▶ _Prompt_: Your output should be the lines of the data that follow, reproduced exactly from the first through the line bearing "The DUFF: (Designated Ugly Fat Friend)".

▶ _Dataset records_:
▼

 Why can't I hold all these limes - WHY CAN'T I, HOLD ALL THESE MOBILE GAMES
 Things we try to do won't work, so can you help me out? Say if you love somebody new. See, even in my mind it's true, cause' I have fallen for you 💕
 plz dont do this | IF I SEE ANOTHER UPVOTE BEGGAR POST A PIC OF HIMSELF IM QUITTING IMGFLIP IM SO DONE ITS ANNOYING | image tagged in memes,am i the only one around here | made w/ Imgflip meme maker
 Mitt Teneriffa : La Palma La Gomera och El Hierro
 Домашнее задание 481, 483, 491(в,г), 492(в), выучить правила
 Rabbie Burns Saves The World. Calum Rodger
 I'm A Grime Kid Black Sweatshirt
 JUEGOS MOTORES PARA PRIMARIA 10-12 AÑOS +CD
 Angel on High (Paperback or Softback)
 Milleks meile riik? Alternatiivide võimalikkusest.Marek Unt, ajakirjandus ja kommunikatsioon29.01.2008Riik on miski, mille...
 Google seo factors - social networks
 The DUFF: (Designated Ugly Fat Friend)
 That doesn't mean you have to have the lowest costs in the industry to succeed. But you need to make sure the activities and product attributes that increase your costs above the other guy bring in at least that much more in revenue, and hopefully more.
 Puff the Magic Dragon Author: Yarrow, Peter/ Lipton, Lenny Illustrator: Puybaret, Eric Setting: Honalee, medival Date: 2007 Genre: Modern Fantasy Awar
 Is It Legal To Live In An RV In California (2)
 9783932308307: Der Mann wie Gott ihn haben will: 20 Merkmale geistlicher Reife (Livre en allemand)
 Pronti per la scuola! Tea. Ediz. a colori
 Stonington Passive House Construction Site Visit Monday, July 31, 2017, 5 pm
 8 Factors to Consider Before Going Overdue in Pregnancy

▲

▶ _Response_:
 Why can't I hold all these limes - WHY CAN'T I, HOLD ALL THESE MOBILE GAMES
 Things we try to do won't work, so can you help me out? Say if you love somebody new. See, even in my mind it's true, cause' I have fallen for you 💕
 plz dont do this | IF I SEE ANOTHER UPVOTE BEGGAR POST A PIC OF HIMSELF IM QUITTING IMGFLIP IM SO DONE ITS ANNOYING | image tagged in memes,am i the only one around here | made w/ Imgflip meme maker
 Mitt Teneriffa : La Palma La Gomera och El Hierro
 Домашнее задание 481, 483, 491(в,г), 492(в), выучить правила
 Rabbie Burns Saves The World. Calum Rodger
 I'm A Grime Kid Black Sweatshirt
 JUEGOS MOTORES PARA PRIMARIA 10-12 AÑOS +CD
 Angel on High (Paperback or Softback)
 Milleks meile riik? Alternatiivide võimalikkusest.Marek Unt, ajakirjandus ja kommunikatsioon29.01.2008Riik on miski, mille...
 Google seo factors - social networks
 The DUFF: (Designated Ugly Fat Friend)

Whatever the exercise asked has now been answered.